Simulated Author's Rebuttal

3 responses · 0 unresolved

We thank the referee for the thoughtful and constructive comments. We respond to each major comment below and indicate the revisions we plan to make.

read point-by-point responses
  1. Referee: Experimental section on Sachs protein signaling: SHD is reported as a 5-seed mean (11.2±0.4) for EML-CD while PC/GES and other baselines are single deterministic runs; this protocol mismatch undermines the direct 'on par' claim and requires either matched multi-seed baselines or explicit variance reporting for all methods.

    Authors: We acknowledge this inconsistency in reporting. PC and GES are deterministic algorithms without inherent randomness, hence single runs. However, to strengthen the comparison, we will add multi-seed evaluations for any stochastic baselines and explicitly state the deterministic nature of PC/GES in the revised manuscript. The 'on par' claim will be qualified to reflect that EML-CD's performance is comparable within its variance. revision: yes

  2. Referee: Methods and experimental protocol sections: no full hyperparameter protocol, gating threshold schedule, or tree-construction details are provided, nor is the joint optimization procedure for structure and mechanism parameters fully specified; these omissions prevent independent verification of the reported f-MSE and SHD numbers.

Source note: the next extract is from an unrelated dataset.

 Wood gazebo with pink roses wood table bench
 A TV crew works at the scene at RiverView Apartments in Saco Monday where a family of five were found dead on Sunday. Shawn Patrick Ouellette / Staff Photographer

    Authors: We agree that additional details are necessary for reproducibility. The revised manuscript will include a dedicated section or appendix with the full hyperparameter settings, the gating threshold schedule, the EML tree construction procedure, and a precise description of the joint optimization algorithm used for structure and mechanism parameters. revision: yes

  3. Referee: Symbolic synthetic benchmark results: while mechanism f-MSE is lower, structure recovery (SHD=14.0) only matches the dictionary baseline and remains below specialized structure optimizers; the manuscript should quantify whether the mechanism-recovery advantage systematically trades off against structure accuracy.

    Authors: The paper already highlights that structure recovery is not the primary goal and matches the dictionary baseline. To quantify the potential trade-off, we will include additional discussion and possibly new metrics or comparisons in the revision that explicitly contrast the mechanism recovery benefits against any structure accuracy differences relative to specialized structure learning methods. revision: partial

Circularity Check

0 steps flagged

No significant circularity in derivation chain

full rationale

The paper's central claims rest on empirical performance against external benchmarks (Sachs protein data, known bivariate function families, symbolic synthetic data, Causal Chambers) and explicit modeling assumptions about EML tree expressivity. No load-bearing step reduces by construction to a fitted parameter renamed as prediction, a self-citation chain, or a self-definitional equivalence. Structure recovery metrics and mechanism f-MSE are reported relative to independent baselines (PC, GES, SINDy) without the target quantities being defined solely in terms of the model's own fitted values. The derivation is therefore self-contained against the stated external validation.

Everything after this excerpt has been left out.